Арик запнулся, испуганный моим воплем, затем пробормотал:
– 3-здесь никого н-не было, мистер...
– Я послал его за "черным ящиком", а затем приказал со всего духу бежать сюда.
– Но, мистер! По верхней палубе велся такой огонь, что когда вы убрали поле, несколько зарядов эсминца буквально мгновенно все там разнесли. Наверно, да скорее всего Жан погиб.
Телепортировавшись обратно в рубку, я бросился к детектору жизни. После того как я набрал личный код Жана, загорелся оранжевый огонек – тяжело ранен, но живой. "Вот бля... – промелькнуло у меня в голове, – они не должны его захватить". Я перескочил назад к Арику. Когда я выходил из рамки, она погасла. "Еще бы две секунды задержки – и мне был бы песец", – как-то машинально и без эмоций подумал я. Последний телепортационный канал вышел из строя. "Ну ладно, хорошо еще, что верхняя и катерные палубы близко расположены друг к другу".
Мы побежали на верхнюю палубу. В самом начале коридора я заметил, что вдалеке, метрах в двадцати от нас, через пробитый потолок висело вниз головой тело стрелка. Вдруг мне показалось, что его голова дернулась. "Ну елы-палы! Что, еще один недобитый?!" Подбежав к этому месту, я потянул стрелка за руки вниз. На верхнем ярусе что-то треснуло, и тело упало на пол коридора спиной вверх. Никаких повреждений на скафандре с этой стороны не было. Я очистил от пыли спрятанный за выступом ранца датчик физсостояния. Мертв. "Что за черт? Он же целый!" – пробормотал я, но, перевернув тело на спину, понял, что это правда. Несколько пробоин разрывали весь живот стрелка. Казалось, что он решил сделать себе харакири. Все органы брюшной полости превратились в обугленную массу. Убедившись, что передо мной труп, я ринулся дальше. В моей голове в такт шагам пульсировала фраза: "Как добить Жана? Как добить Жана..." Я не мог ничего придумать: свое оружие я отдал Паку, а ни на катерной палубе, ни по пути мне не попадалось ничего подходящего. "Открыть забрало скафандра, чтобы Жан умер от вакуума? Нет. Этот панцирь ни за что не уговоришь убить своего хозяина. Что же делать?" Я повернулся к еле поспевавшему за мной Арику:
– Думай! Как убить Жана.
Он споткнулся и еле удержал равновесие:
– Убить?! Но зачем? Перетащим его потихоньку на верхнюю катерную палубу и будем готовиться к последнему бою.
Я посмотрел на часы. Через пятнадцать минут киберы добьют отряд Пака.
– Только этот бой будет для нас троих действительно последним, – ответил я Арику, с трудом пролезая через завал и отпихнув ногой пустой ящик.
– Не понял...
– Вот что я тебе скажу, мой католикос.

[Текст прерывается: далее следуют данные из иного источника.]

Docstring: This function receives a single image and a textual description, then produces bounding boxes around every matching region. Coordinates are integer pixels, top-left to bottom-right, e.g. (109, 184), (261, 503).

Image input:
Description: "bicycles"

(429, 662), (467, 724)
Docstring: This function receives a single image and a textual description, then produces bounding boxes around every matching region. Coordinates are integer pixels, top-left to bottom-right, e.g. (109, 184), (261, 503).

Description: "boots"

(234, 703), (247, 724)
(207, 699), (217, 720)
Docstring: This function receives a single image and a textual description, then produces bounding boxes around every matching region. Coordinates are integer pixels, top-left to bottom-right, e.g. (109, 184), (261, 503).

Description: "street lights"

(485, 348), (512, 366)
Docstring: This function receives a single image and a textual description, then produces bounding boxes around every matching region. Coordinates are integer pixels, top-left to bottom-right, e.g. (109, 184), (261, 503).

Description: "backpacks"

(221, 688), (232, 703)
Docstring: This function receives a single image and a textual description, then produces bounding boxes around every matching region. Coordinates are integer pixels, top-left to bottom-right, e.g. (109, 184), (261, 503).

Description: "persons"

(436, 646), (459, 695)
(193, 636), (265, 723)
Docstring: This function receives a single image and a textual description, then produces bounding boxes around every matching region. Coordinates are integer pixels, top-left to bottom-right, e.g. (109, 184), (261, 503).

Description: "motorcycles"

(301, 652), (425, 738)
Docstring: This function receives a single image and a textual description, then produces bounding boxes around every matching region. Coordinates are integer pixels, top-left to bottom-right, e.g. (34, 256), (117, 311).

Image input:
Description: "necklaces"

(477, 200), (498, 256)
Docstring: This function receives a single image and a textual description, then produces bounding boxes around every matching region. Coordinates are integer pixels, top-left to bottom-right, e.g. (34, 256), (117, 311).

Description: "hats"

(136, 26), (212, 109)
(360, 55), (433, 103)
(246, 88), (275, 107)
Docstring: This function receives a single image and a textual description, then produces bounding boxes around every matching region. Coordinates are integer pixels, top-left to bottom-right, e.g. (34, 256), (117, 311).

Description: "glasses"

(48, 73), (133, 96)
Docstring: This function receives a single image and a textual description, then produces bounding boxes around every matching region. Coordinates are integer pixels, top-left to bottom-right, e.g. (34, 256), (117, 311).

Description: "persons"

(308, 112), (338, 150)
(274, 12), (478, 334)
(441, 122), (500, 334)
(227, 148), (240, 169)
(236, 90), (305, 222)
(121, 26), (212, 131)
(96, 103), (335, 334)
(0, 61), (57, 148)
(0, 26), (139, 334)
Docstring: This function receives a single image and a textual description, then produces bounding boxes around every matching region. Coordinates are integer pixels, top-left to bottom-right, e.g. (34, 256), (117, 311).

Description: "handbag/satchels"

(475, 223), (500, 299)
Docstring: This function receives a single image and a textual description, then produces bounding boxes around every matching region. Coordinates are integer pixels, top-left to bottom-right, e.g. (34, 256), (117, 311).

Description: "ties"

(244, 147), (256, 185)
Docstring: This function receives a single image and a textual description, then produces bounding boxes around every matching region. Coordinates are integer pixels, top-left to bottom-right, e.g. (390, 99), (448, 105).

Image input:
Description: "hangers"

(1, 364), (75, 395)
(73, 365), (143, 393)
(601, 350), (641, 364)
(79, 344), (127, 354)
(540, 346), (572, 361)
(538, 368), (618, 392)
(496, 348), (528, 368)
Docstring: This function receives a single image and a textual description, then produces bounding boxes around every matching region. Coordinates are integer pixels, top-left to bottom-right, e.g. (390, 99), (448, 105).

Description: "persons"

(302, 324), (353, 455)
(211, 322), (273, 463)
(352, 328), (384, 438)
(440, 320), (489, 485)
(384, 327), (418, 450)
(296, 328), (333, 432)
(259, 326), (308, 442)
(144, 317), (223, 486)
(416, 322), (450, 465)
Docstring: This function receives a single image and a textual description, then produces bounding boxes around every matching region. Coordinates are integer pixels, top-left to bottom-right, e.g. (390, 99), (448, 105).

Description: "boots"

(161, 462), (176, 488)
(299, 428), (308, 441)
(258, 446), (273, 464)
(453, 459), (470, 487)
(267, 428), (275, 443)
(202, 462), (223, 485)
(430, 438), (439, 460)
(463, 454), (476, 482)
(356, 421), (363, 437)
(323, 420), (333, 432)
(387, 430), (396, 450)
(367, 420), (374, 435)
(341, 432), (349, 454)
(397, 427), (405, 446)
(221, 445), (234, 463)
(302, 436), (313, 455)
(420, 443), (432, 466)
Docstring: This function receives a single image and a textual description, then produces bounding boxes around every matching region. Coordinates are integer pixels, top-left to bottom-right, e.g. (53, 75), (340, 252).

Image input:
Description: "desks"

Через пятнадцать минут дефект вакуума, создаваемый монополем, достигнет такой напряженности, что прервется телепатическая связь с матрицами нашего сознания в ЦПУ. Поэтому, если мы погибнем позже этого срока, сигнал о нашей кончине туда не дойдет. А это означает, что компьютеры фабрики регенерации никогда не дадут добро на восстановление наших тел. Матрицы забудут, а через триста-пятьсот лет могут и вообще выбросить, посчитав дефектными. То есть мы имеем все шансы кануть в небытие. Да и те, которые гибнут сейчас на эсминце, в своей новой жизни будут страдать провалом памяти. Неужели ты, парень, шарящий в физике, не додумался до этого?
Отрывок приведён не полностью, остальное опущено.